线程同步的三种方式

本文非原创，大部分内容翻译自advanced-linux-programming这本书的chapter-04: threads。本文在原文的基础上作了部分删减，并加入了一些自己的理解，最重要的是将示例代码补充完整，可以直接编译执行。 ALP这本书很薄，内容浅显易懂，每个知识点都附有hello world级别的示例代码，是一本不错的入门书籍。当然也有很多国内的读者吐槽这本书深度不够，这方面确实不能和Advanced Programming in the Unix Environment比。

本文使用C编程展示linux上线程同步(synchronization)的三种方式：互斥锁，信号量和条件变量。

竞争条件

多线程的使用场景很多，比如IO密集型程序（爬虫），交互式程序（android应用），多核编程等。线程是操作系统进行独立调度的基本单位，在多核的机器上多个线程可以同时执行，即真正的并行(parallel)，在核数不够的情况下操作系统会进行线程切换，使多个线程交替使用同一个处理器，也即并发(conncurrent)，问题是我们并不知道一个线程何时会被挂起或恢复。而且系统进行调度的次序无法控制，同一个程序多次运行的结果也会不同。

多线程能共享数据是它的一大优势，同时也很危险。多线程编程最棘手的问题就是竞争条件(race condition)，也就是两个线程同时修改同一个数据。

举一个例子：有多个线程访问一个任务队列，任务队列使用一个链表表示。每个线程在循环中检查队列是否为空，如果非空则弹出头结点进行处理。

#include <malloc.h>
struct job {
    /* Link field for linked list. */
    struct job* next;
    /* Other fields describing work to be done... */
};
/* A linked list of pending jobs. */
struct job* job_queue;
/* Process queued jobs until the queue is empty. */
void* thread_function (void* arg)
{
    while (job_queue != NULL)

→ **练习题组**
A - 请把线程同步一文中从"多线程的使用场景很多，比如I"到"果非空则弹出头结点进行处理。"的这段文字重新键入一遍。
B - 根据线程同步一文回答下列问题：
(i) 本文大部分内容译自哪本书的哪一章？
(ii) 本文用C编程展示的线程同步三种方式分别是什么？
(iii) 例子中的任务队列用什么来表示？
C - 从线程同步一文停下之处接着往下续写。
后面这些行与线程同步一文没有任何关联。

→ **所给材料**
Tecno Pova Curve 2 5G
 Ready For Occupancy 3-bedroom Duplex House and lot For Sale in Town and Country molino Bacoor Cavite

---

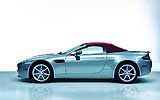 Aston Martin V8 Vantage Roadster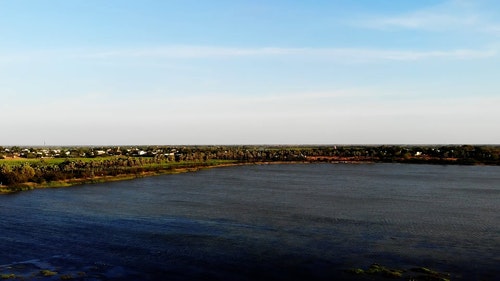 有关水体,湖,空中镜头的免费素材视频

---

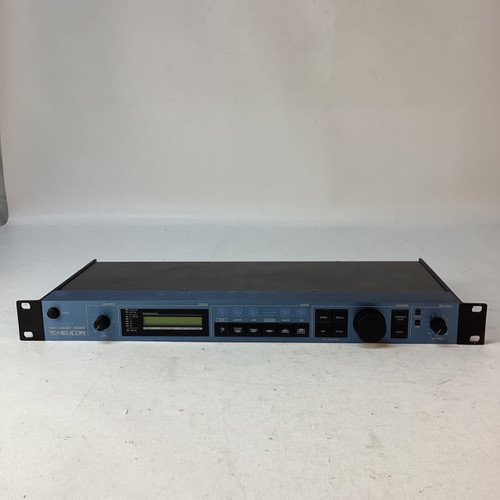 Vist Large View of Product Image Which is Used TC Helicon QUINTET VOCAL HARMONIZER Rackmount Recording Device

→ **依序作答**
A -
多线程的使用场景很多，比如IO密集型程序（爬虫），交互式程序（android应用），多核编程等。线程是操作系统进行独立调度的基本单位，在多核的机器上多个线程可以同时执行，即真正的并行(parallel)，在核数不够的情况下操作系统会进行线程切换，使多个线程交替使用同一个处理器，也即并发(conncurrent)，问题是我们并不知道一个线程何时会被挂起或恢复。而且系统进行调度的次序无法控制，同一个程序多次运行的结果也会不同。

多线程能共享数据是它的一大优势，同时也很危险。多线程编程最棘手的问题就是竞争条件(race condition)，也就是两个线程同时修改同一个数据。

举一个例子：有多个线程访问一个任务队列，任务队列使用一个链表表示。每个线程在循环中检查队列是否为空，如果非空则弹出头结点进行处理。

B -
(i) 译自advanced-linux-programming一书的chapter-04: threads。
(ii) 互斥锁、信号量和条件变量。
(iii) 用一个链表来表示。

C -
    {
        /* Get the next available job. */
        struct job* next_job = job_queue;
        /* Remove this job from the list. */
        job_queue = job_queue->next;
        /* Carry out the work. */
        process_job (next_job);
        /* Clean up. */
        free (next_job);
    }
    return NULL;
}

假设现在队列不为空，有两个线程同时进入循环，第一个线程将队列头结点的指针保存在next_job中，此时，假设系统中断了第一个线程并调度第二个线程，第二个线程将next_job指向了同一个结点，因此两个线程将执行同一个任务。更严重的问题是，假设第一个线程移除头结点后队列变为空，第二个线程再次移除头结点将会导致段错误。这就是一个竞争条件的例子，幸运的话，这种特定的调度永远也不会发生，也就发现不了bug。

为了消除竞争条件，需要一种方法使得操作变成原子的。原子操作(atomic operation)是一组不可再分和不可中断的指令。不可再分是指一旦开始，直到执行完都不能被暂停；不可中断是指不能被中断，并且中途不能发生其他操作。对于这个例子，我们希望将检查队列是否为空和弹出头结点作为一个原子操作，也就是同一时间只允许一个线程访问队列(读或者写)。

线程同步的三种方式

互斥锁(Mutexes)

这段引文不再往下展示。